Sunday, February 4, 2007

Painting Basement Walls?

I am going to be painting my concrete foundations walls to help brighten my basement, but the walls are not very smooth (lines from the foundation forms, bolt holes filler, etc...).

Does anyone know any tricks on smoothing the walls before I paint them? I am not looking to get them super smooth, but want to take the high points down. I am hoping I do not have to take a grinder to the wall or chisel away and potentially leave larger holes.

There are a couple of ways to mask imperfections that come to mind. One is to paint the walls using a true flat finish to soften the rough spots when the lighting hits them. The other is not so simple: They make a product called liner paper, which is a fiber based 36" non pasted wallpaper designed to mask some imperfections (maybe 90%). Once this liner paper is installed you basically have a blank canvas to work with. I've installed several liners over the years and have found them to work very well for painting or hanging wallpaper over the new surface.
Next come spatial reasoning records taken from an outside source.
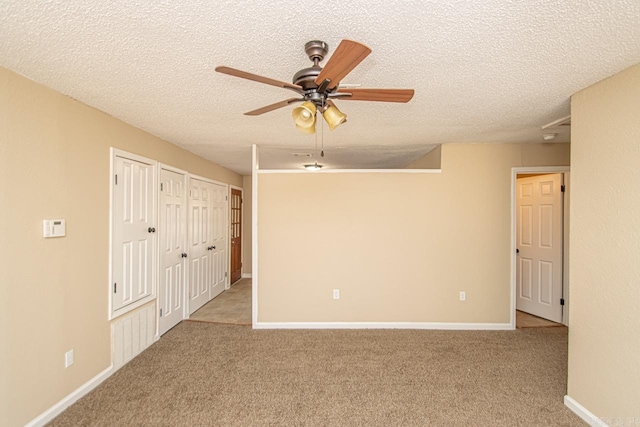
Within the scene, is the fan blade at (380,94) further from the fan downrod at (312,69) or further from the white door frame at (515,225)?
the white door frame at (515,225)

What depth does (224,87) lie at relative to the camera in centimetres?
204

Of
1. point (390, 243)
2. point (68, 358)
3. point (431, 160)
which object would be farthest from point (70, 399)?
point (431, 160)

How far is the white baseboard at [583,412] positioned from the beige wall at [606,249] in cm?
4

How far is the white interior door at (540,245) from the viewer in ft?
12.5

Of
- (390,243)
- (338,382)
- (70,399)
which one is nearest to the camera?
(70,399)

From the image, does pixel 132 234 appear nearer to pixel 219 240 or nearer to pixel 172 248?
pixel 172 248

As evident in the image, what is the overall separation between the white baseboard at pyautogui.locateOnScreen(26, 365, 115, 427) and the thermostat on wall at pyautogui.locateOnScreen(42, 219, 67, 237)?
121cm

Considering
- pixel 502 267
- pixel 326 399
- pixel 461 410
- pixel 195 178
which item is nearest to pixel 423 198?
pixel 502 267

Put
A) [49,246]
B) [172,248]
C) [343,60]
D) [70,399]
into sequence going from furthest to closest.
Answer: [172,248]
[70,399]
[49,246]
[343,60]

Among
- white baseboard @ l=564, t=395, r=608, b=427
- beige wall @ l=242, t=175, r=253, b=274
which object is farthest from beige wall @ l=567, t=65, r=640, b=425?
beige wall @ l=242, t=175, r=253, b=274

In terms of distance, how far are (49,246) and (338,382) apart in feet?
7.96

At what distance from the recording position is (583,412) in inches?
80.0

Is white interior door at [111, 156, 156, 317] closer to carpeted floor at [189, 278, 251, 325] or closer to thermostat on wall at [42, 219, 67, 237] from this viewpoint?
thermostat on wall at [42, 219, 67, 237]

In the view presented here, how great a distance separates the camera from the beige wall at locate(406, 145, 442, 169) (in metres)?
3.83
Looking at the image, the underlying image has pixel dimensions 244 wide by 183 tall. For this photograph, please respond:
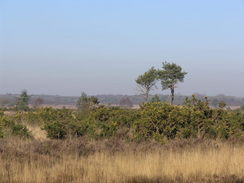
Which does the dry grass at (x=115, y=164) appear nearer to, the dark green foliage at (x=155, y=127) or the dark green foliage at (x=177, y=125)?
the dark green foliage at (x=155, y=127)

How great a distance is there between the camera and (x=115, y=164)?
8.08 meters

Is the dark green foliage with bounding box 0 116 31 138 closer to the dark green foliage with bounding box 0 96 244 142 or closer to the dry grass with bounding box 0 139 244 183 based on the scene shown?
the dark green foliage with bounding box 0 96 244 142

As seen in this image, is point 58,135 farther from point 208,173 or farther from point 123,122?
point 208,173

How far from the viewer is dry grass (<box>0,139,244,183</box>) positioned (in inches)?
287

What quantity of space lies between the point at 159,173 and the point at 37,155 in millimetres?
2767

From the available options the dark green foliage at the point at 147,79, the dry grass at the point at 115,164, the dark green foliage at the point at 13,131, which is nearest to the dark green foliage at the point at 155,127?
the dark green foliage at the point at 13,131

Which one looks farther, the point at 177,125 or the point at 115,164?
the point at 177,125

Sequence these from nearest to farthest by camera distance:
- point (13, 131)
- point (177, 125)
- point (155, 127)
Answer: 1. point (13, 131)
2. point (155, 127)
3. point (177, 125)

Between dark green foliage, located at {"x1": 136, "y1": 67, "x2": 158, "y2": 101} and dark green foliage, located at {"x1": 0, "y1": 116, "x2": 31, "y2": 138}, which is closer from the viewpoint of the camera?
dark green foliage, located at {"x1": 0, "y1": 116, "x2": 31, "y2": 138}

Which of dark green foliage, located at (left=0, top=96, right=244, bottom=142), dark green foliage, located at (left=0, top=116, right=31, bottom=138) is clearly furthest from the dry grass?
dark green foliage, located at (left=0, top=96, right=244, bottom=142)

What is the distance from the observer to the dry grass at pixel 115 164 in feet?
23.9

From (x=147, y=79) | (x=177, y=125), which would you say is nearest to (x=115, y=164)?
(x=177, y=125)

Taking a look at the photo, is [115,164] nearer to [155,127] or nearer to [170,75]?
[155,127]

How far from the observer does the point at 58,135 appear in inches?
486
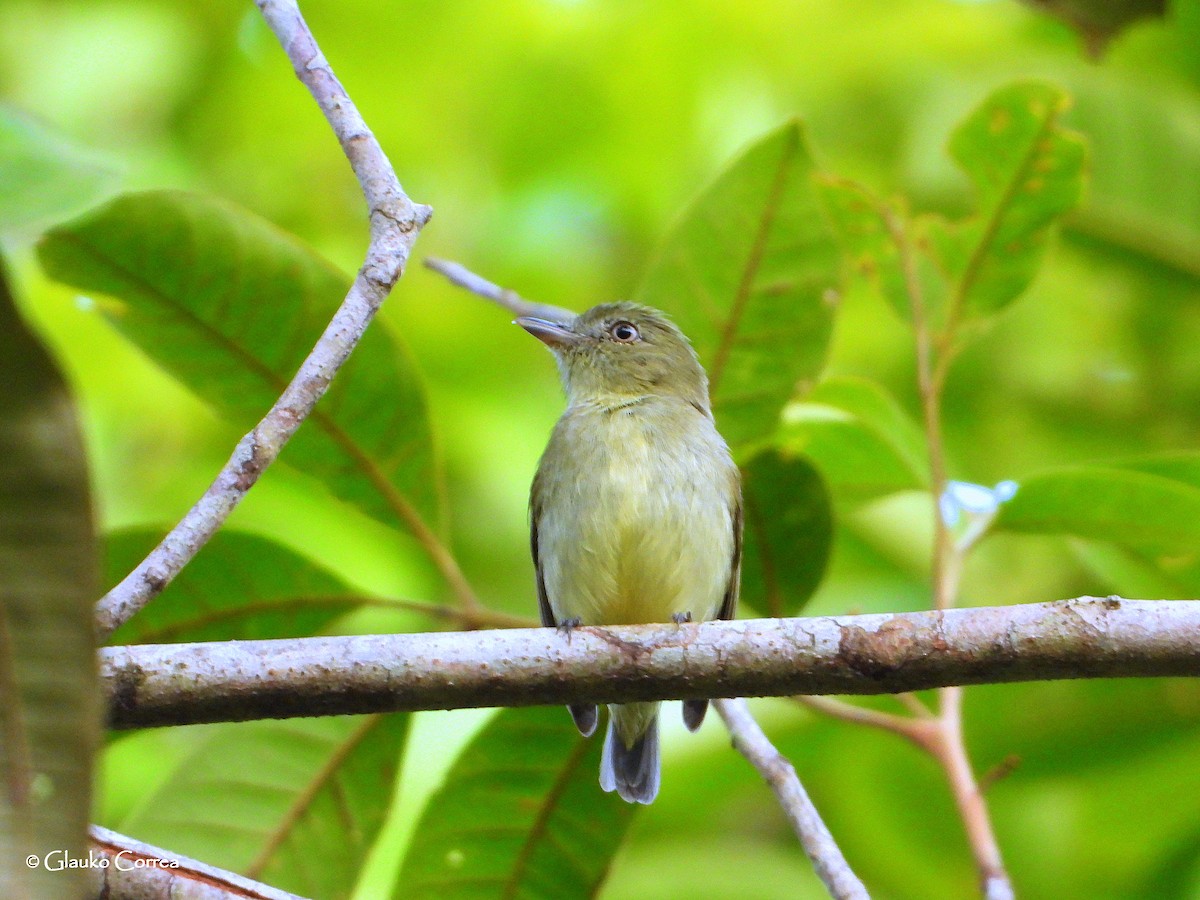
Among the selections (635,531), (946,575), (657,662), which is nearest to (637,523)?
(635,531)

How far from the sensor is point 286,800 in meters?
3.18

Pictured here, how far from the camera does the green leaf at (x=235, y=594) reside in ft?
10.1

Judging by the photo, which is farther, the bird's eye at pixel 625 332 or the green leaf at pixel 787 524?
the bird's eye at pixel 625 332

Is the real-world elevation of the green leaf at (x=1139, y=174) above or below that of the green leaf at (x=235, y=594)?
above

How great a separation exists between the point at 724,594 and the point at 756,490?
662 mm

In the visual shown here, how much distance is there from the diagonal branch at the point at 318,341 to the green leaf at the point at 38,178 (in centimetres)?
43

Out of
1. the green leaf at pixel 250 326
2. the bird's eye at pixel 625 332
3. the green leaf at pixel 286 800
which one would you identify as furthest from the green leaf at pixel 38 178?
the bird's eye at pixel 625 332

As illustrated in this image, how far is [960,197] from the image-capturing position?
4.43 metres

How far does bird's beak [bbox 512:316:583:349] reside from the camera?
13.3 ft

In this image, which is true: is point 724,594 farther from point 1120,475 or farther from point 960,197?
point 960,197

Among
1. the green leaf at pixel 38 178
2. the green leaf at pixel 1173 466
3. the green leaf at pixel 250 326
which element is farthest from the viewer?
the green leaf at pixel 1173 466

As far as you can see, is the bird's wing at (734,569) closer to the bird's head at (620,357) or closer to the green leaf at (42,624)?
the bird's head at (620,357)

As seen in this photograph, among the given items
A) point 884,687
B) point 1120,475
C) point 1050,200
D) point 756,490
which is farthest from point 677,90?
point 884,687

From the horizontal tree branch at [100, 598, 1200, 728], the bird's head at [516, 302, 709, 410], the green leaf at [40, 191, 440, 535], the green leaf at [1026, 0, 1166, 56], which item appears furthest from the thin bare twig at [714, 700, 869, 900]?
the green leaf at [1026, 0, 1166, 56]
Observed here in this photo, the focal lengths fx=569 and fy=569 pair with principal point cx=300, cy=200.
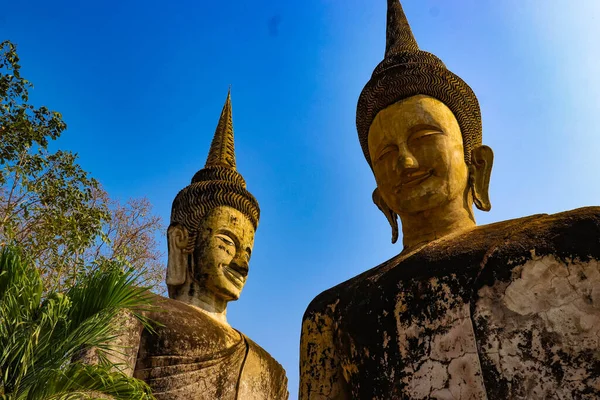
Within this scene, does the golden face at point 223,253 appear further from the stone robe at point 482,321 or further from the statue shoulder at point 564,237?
the statue shoulder at point 564,237

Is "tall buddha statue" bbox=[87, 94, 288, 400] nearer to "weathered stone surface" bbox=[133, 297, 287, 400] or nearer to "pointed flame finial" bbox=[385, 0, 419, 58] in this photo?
"weathered stone surface" bbox=[133, 297, 287, 400]

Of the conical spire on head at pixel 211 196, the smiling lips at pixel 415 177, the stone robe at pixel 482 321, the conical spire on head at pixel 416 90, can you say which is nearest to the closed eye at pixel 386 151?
the smiling lips at pixel 415 177

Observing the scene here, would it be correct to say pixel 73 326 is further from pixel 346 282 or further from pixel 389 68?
pixel 389 68

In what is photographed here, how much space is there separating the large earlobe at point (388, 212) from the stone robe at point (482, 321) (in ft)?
2.96

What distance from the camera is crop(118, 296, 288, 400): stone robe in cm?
545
How to handle wallpaper at doorway?

Question for Jerry:

I recently had a room wallpapered, and am now trying to figure out how to handle a doorway that goes from the wallpapered room into another. Currently, the wallpaper just ends right at the edge of the doorway, but already, the edge is starting to peel up some.

The previous wallpaper had one of those common plastic corner things over it, but I would like to avoid doing that again, since I think it looks ugly. I'm considering putting some molding around the door, but I'm trying to think if I have seen that anywhere before. Any input on this?
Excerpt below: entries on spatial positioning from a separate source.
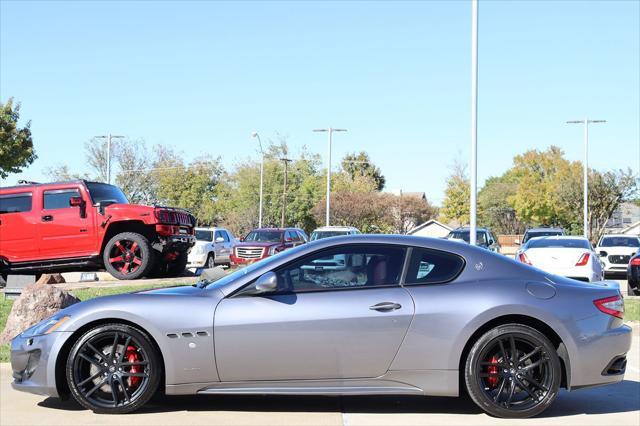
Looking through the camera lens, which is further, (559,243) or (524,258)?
(559,243)

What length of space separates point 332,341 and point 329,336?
43mm

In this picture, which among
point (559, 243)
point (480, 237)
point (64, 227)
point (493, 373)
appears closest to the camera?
point (493, 373)

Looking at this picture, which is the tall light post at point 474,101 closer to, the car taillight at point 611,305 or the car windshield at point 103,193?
the car windshield at point 103,193

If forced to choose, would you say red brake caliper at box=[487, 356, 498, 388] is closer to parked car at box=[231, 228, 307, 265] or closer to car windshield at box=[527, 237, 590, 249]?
car windshield at box=[527, 237, 590, 249]

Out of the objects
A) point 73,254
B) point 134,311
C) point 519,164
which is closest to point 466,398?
point 134,311

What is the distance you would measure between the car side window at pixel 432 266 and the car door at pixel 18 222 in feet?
39.3

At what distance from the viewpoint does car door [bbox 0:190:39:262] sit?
51.8ft

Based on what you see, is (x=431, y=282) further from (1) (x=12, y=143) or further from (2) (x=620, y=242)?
(1) (x=12, y=143)

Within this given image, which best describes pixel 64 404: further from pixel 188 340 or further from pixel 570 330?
pixel 570 330

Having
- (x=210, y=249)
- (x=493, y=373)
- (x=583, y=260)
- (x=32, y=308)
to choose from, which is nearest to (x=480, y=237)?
(x=210, y=249)

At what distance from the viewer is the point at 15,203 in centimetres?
1584

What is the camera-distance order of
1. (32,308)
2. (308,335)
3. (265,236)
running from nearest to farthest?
1. (308,335)
2. (32,308)
3. (265,236)

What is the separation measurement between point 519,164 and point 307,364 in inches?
3352

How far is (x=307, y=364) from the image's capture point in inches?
216
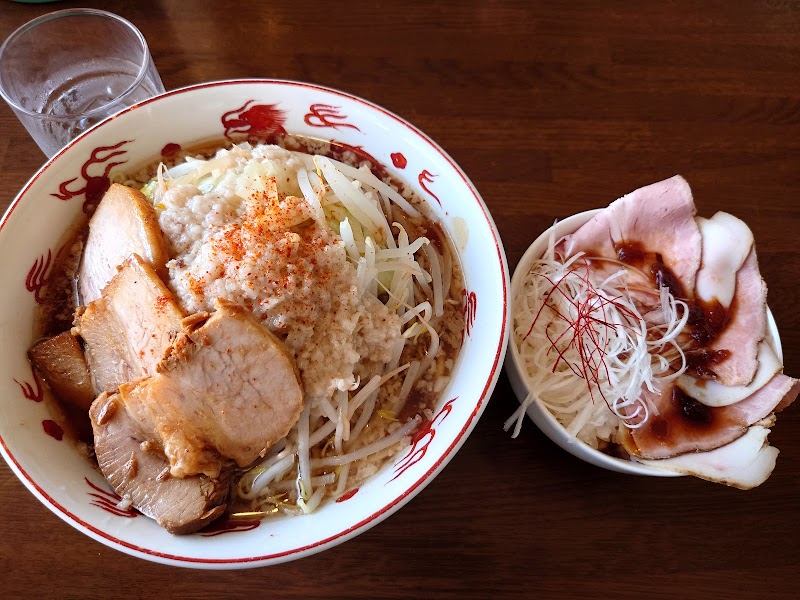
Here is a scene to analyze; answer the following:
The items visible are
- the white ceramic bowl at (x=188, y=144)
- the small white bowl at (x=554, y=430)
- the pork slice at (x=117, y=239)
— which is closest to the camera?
the white ceramic bowl at (x=188, y=144)

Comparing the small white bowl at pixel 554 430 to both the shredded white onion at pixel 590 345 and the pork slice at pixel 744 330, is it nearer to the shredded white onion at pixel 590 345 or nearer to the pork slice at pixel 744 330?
the shredded white onion at pixel 590 345

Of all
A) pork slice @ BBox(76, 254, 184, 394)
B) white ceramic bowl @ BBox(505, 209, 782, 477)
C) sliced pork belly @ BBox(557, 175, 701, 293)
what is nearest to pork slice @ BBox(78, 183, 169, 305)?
pork slice @ BBox(76, 254, 184, 394)

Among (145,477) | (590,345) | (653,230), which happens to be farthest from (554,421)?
(145,477)

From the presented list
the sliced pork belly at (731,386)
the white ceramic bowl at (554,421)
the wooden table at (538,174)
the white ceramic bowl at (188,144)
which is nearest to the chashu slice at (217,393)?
the white ceramic bowl at (188,144)

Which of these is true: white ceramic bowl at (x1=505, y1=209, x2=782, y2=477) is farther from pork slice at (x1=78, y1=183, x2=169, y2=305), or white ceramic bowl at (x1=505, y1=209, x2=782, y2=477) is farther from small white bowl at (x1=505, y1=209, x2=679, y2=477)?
pork slice at (x1=78, y1=183, x2=169, y2=305)

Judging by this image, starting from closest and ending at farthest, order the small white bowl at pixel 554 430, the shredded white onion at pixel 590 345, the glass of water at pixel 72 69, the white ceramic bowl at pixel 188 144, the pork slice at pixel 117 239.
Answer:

If I do put the molding around the door, should I just put it over the top of the paper, or do I want to try and cut the paper back a little bit?

If the passageway is in a heavy traffic area I would recommend installing wood or plastic trim right over the paper. If the passageway is not in a heavily traveled area you may want to try trimming the paper back first by holding a razor knife at a 45 degree angle in an attempt to take the exposed edge of the paper and moving it behind the outside corner of the doorway. You can always try this first and if it doesn't hold up to the traffic you can then install the trim.

Friday, February 2, 2007

Energy saving tips to fight winter's chill

Winter time means cranking up the furnace, fireplace, portable heaters, and other heating devices. Running the heat constantly to keep warm may be a sign that something isn't right. The more we run such items to heat our homes, the drier we make our indoor air. The drier the air, the colder it feels. I'm sure you're familiar with the heat index in the summertime when, for example, the temperature may be 85, but, because of a high relative humidity reading, it really feels like 98. Well, the same thing happens in reverse. The less humidity in the air - the colder it feels.

If you have a humidier on your furnace then check and make sure it has been turned on for the winter and is running well. If you have an older furnace, the humidifier may not work at all. If this is the case, then, at the very least, pick up a room humidifier for your bedroom. Besides static cling, very dry air also causes dry skin, dry mouth and contributes to poor respiration which leads to a lousy night's sleep.

The humidifier on my furnace died years ago and instead of paying an HVAC contractor to put on a new one for $400-$500, I bought a whole house, portable humidifier for a little over $150. I placed it near an air intake for the furnace and let it run constantly. The humidity in that room will reach 70% at times but, when the furnace kicks on, the humidity in that room will drop 10-15% fairly quickly as it sucks in moist air and shoots hot, humid air throughout the entire house. And believe me, humid air feels a lot warmer and much more comfortable than the bone dry stuff.